The Legend Of The Scorching

19 3 0
                                    


Although many have learned dragons question our stories of the Scorching, it is still a key part of our history - the moment we measure time from, the foundation of our understanding of the world. While we may not know how much of the legend is true, it is still a fascinating tale to study and debate. -Starflight

Once upon a time, when the world was newly hatched, there were no dragon kingdoms. There were no dragon tribes. There were no dragon towns, no villages, no palaces or strongholds or cities. 

Dragons of that day and age were solitary creatures. You might find one living alone in a mountain cave, or a small family  on an icy island in the distant north, or a pair in a canyon deep under the sea.

But if you walked the land of Pyrrhia or flew through its skies, what you would find easily, everywhere you went, were scavengers. The forests teemed with scavengers and their dens were everywhere. A dragon could barely set its talons down anywhere without landing on a scavenger. Scavengers strutted the world as though it was theirs. 

And for the most part, dragons did not care. As long as they could be left alone, with enough prey to eat and some treasure to hoard, dragons were content to keep to their caves.

The scavengers, however, were not content. They scrabbled out of their dens and went scavenging for more than what they had. They killed the dragons prey and choked the sky with smoke, and then, worst of all, they came for dragons' treasure. Scavengers snuck into caves and sailed to the dragon islands and climbed the tallest trees of the jungle to find even the most hidden dragons. They stole gold, emeralds, sapphires and pearls; they stole narwhal horns and rare fruit seeds and small sentimental wood carvings. If a dragon could count it as treasure, the scavengers would try and steal it.

Sometimes they came in groups. Sometimes they brought weapons. And sometimes, they went too far.

No one knows why a scavenger would steal a dragon egg.
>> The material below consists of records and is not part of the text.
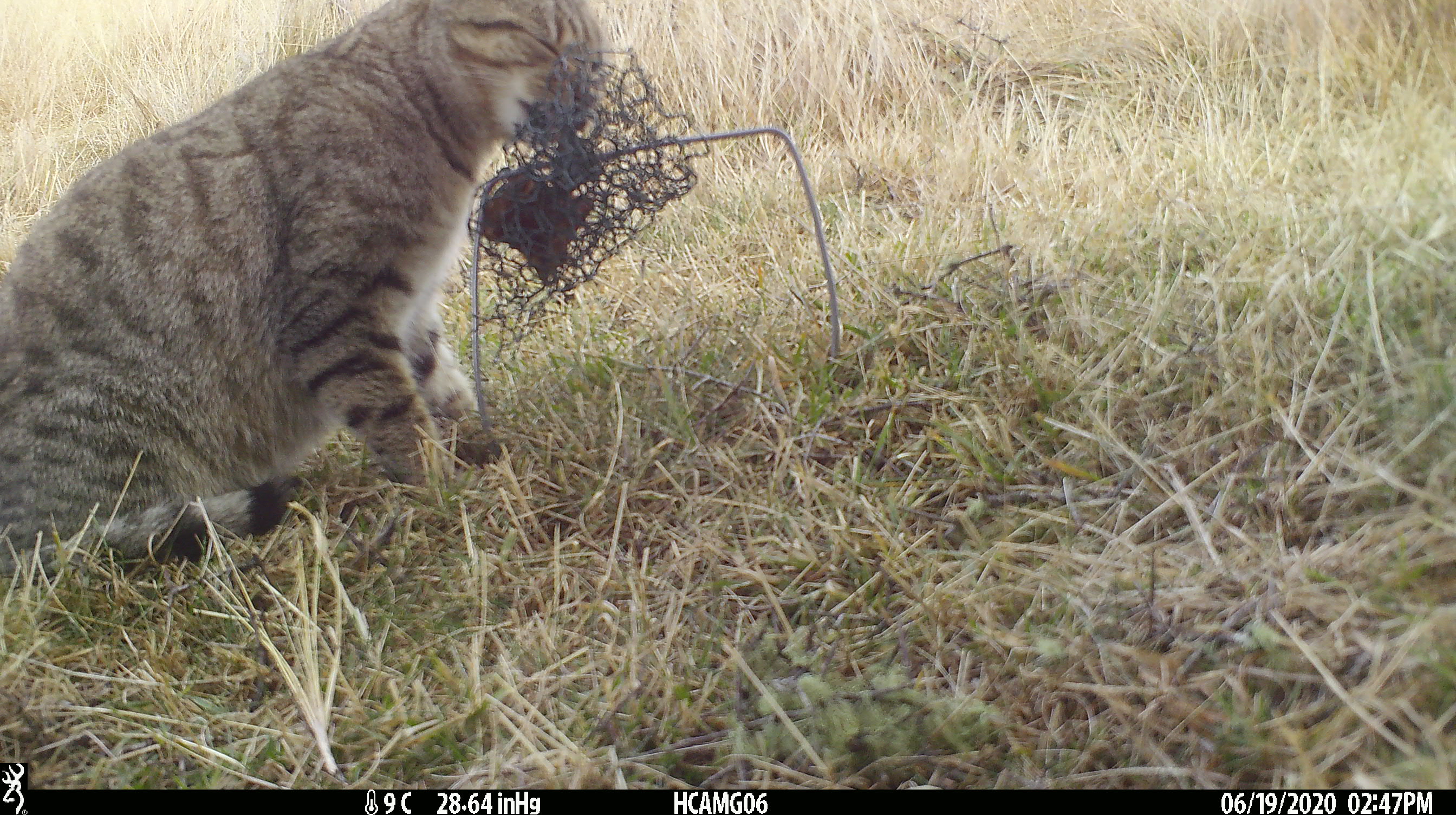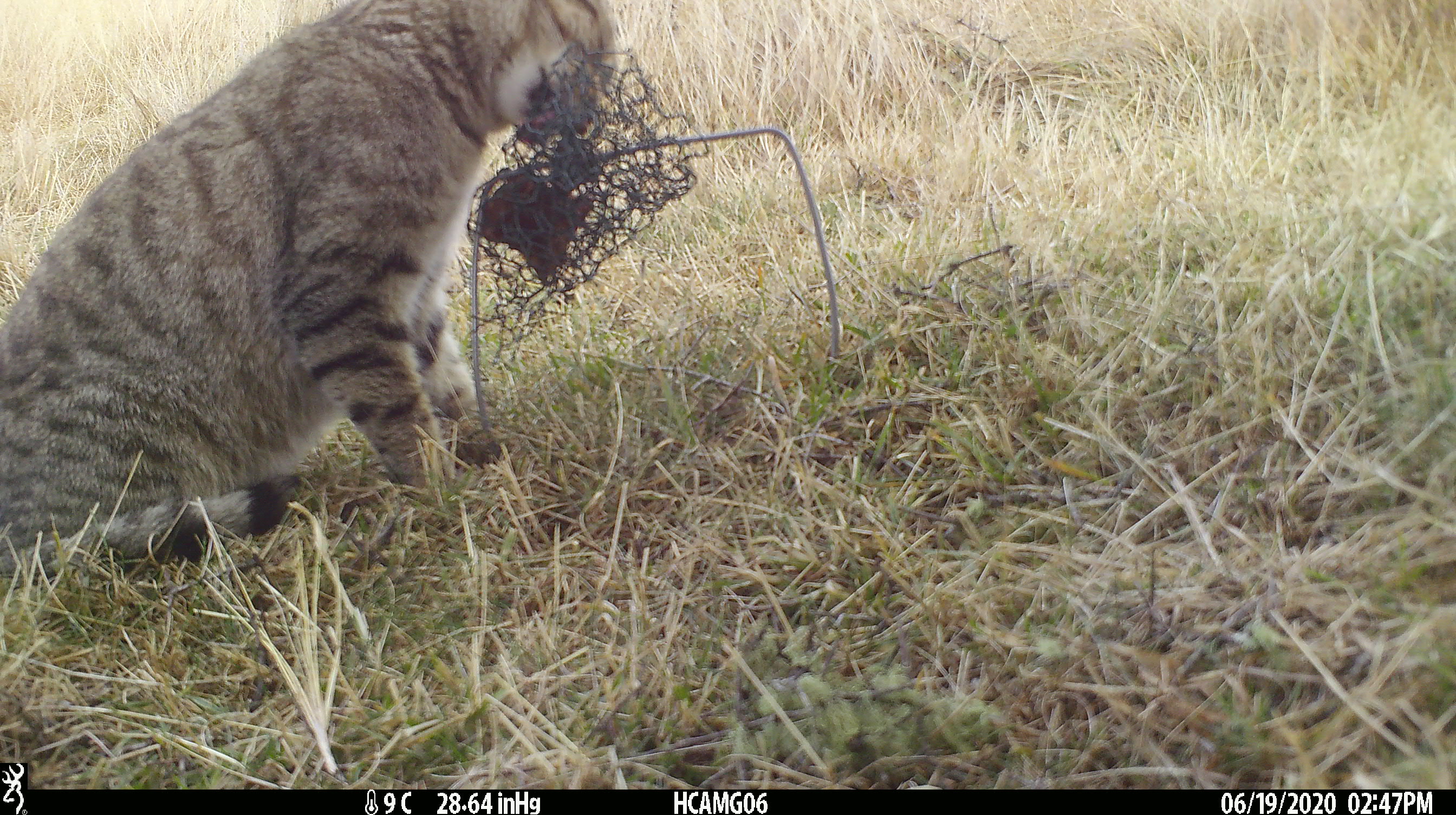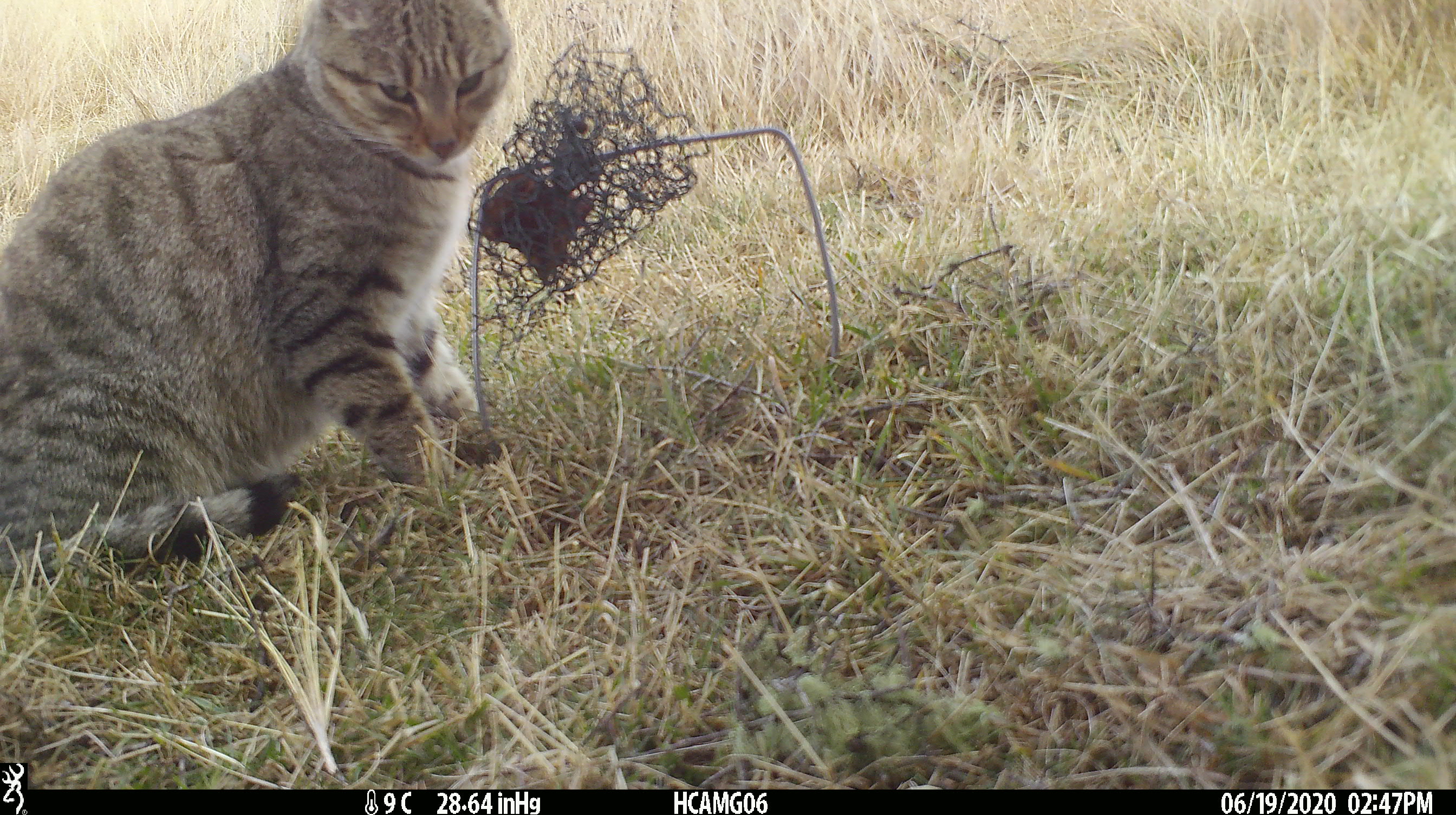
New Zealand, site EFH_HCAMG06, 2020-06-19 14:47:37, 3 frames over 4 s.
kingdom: Animalia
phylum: Chordata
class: Mammalia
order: Carnivora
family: Felidae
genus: Felis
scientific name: Felis catus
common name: domestic cat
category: cat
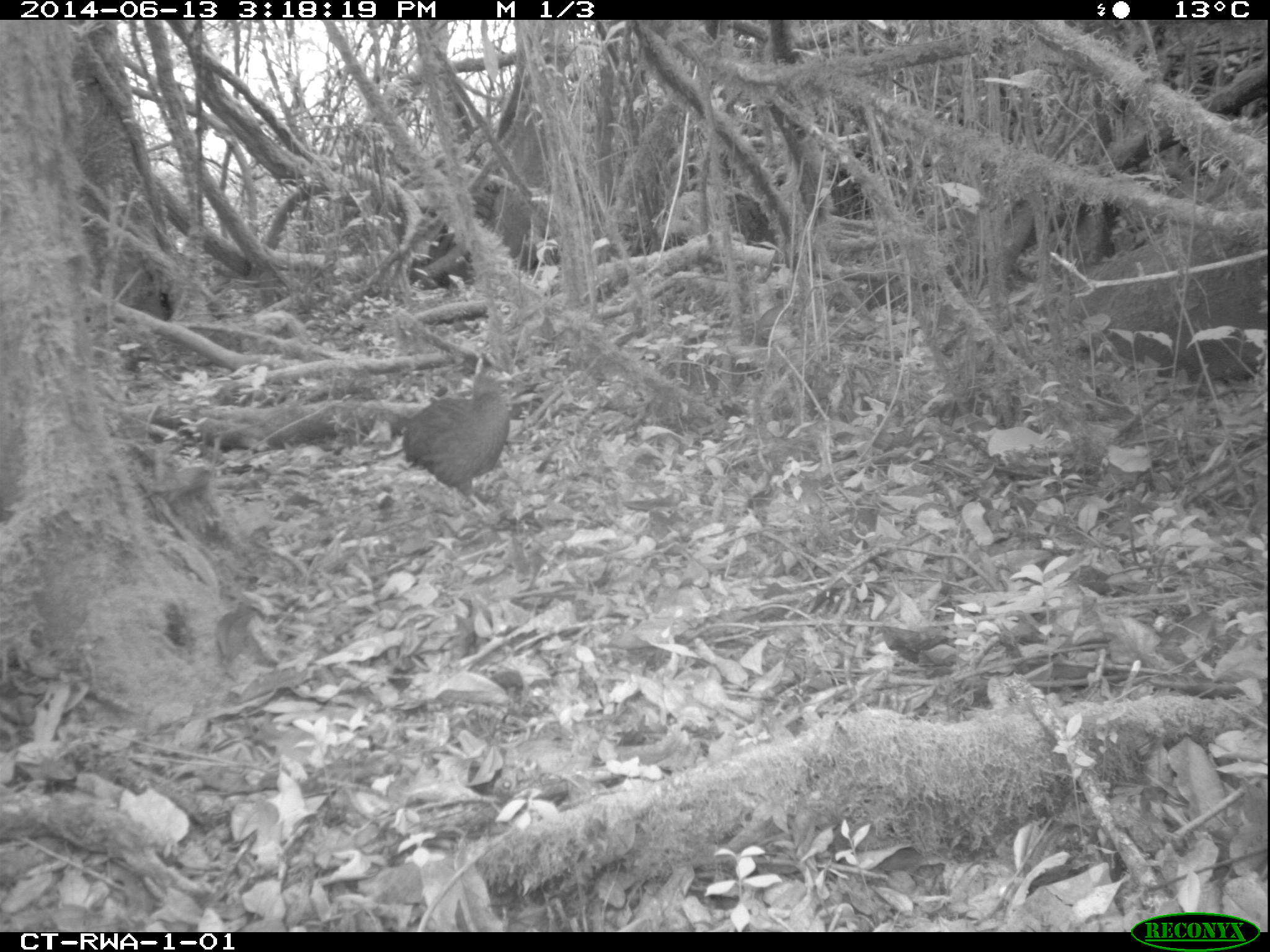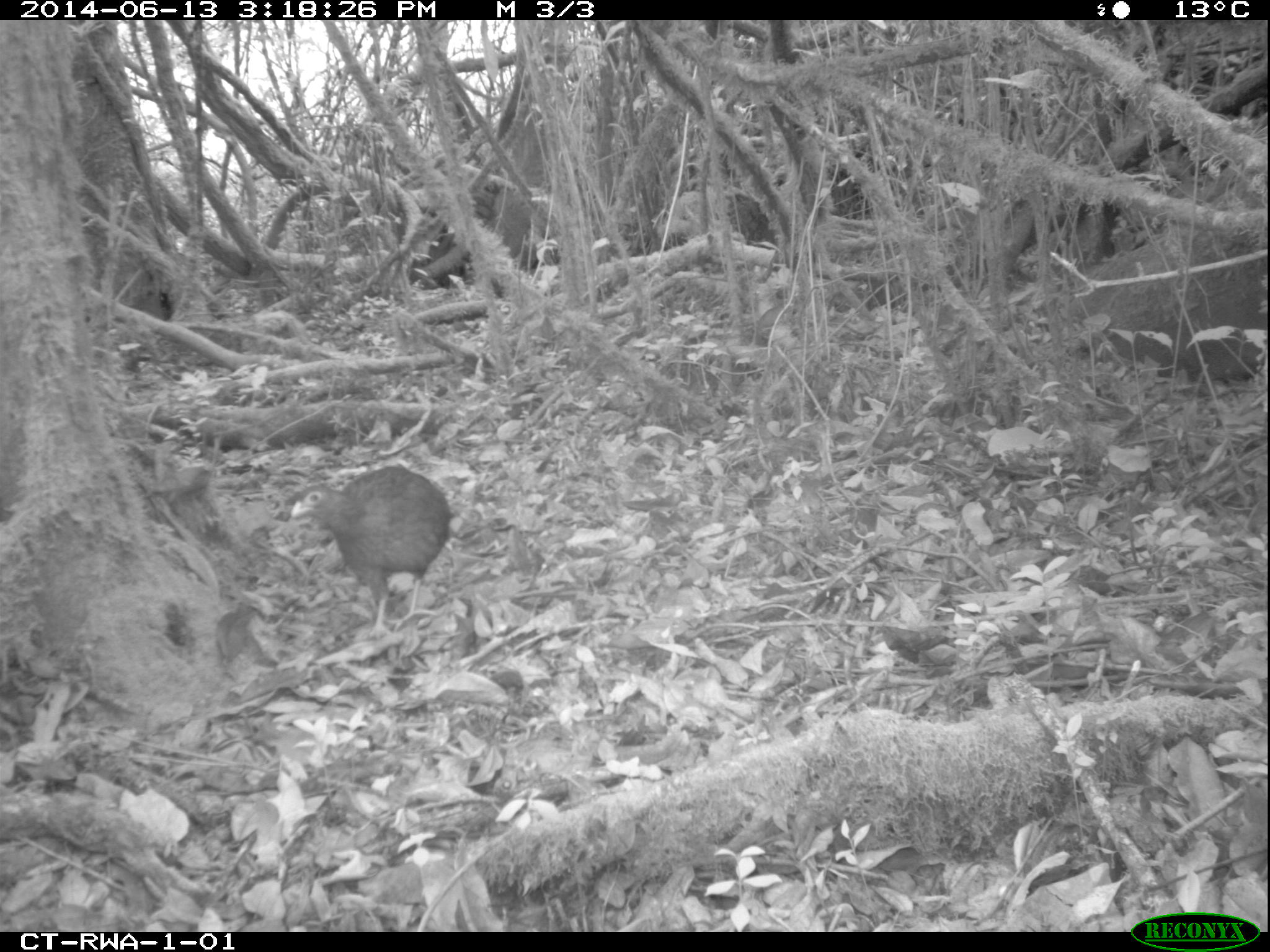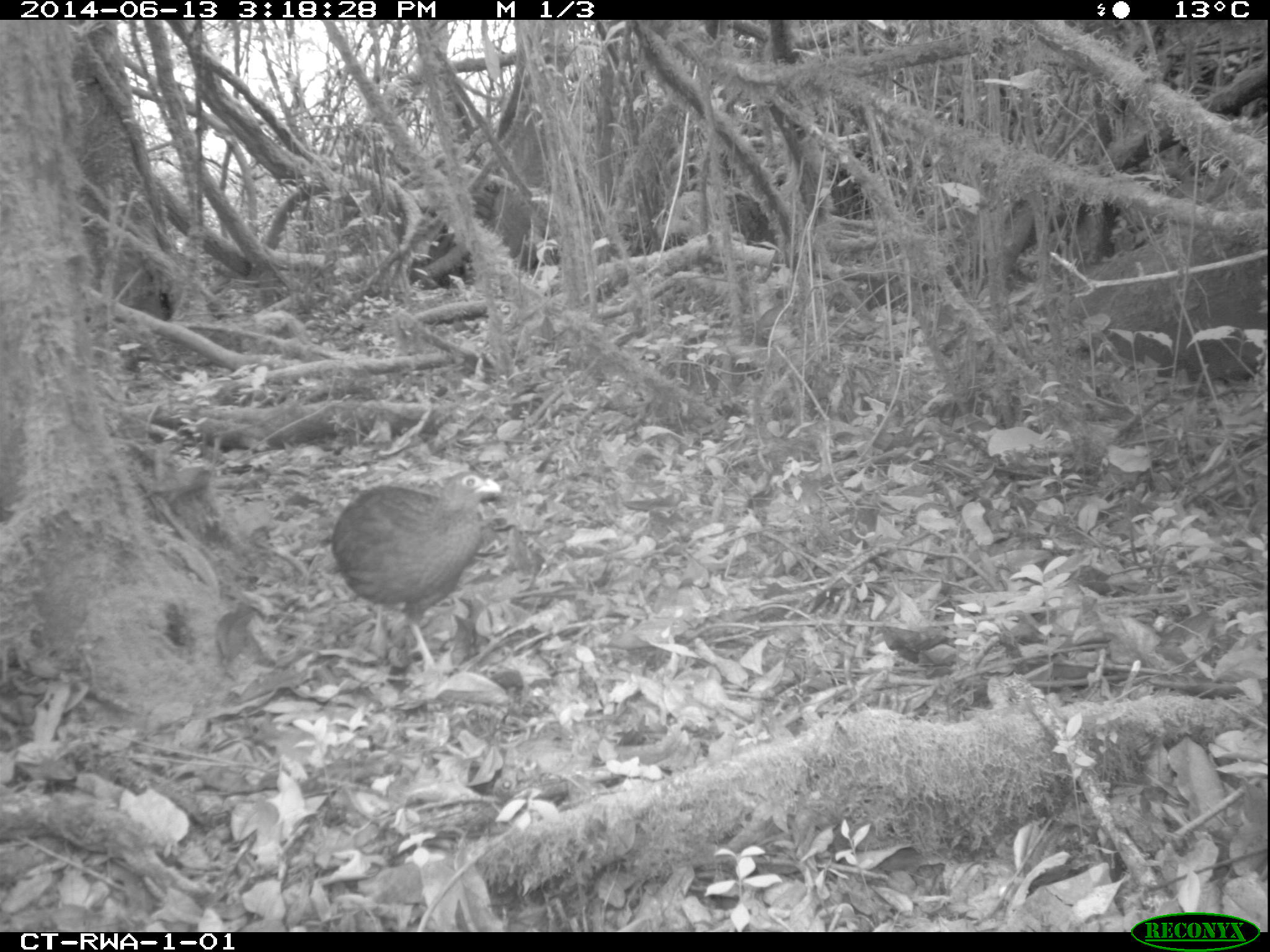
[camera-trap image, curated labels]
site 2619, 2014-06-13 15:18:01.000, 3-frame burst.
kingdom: Animalia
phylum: Chordata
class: Aves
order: Galliformes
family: Phasianidae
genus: Pternistis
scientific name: Pternistis nobilis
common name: handsome francolin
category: francolinus nobilis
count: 1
But we know he stole it from the wrong dragon.

 Her original name is lost to time, but she was a dragon of immense strength and cunning: older, wiser and more dangerous than most. Her lair was high in the mountain peaks, one of the very last to be found by the marauding scavengers. 

And when they stole her egg, her wrath blazed as fierce as the lightning; her roar shook the mountains like thunder. 

Alone, she could find the thieves and eat them. She could burn a scavenger den and have some measure of vengeance. But she wanted more.

And so she found other dragons. She sought them out and brought them into her army. One by one, from across the world, they joined together under her wings.  They became her talons and her claws and her ferocious teeth.

And they began to scorch the earth.

They burned the scavengers out of their holes; they set their dens ablaze. They took back their treasure and they took back the land. 

They were the first dragon tribe,

And she became known as the first Dragon Queen.

When the Scorching was complete, the scavengers who survived scattered into hidden-holes across the world. Powerless, insignificant, no more than prey, as they should have been all along.

The world now belonged to the dragons, and would be for the rest of time.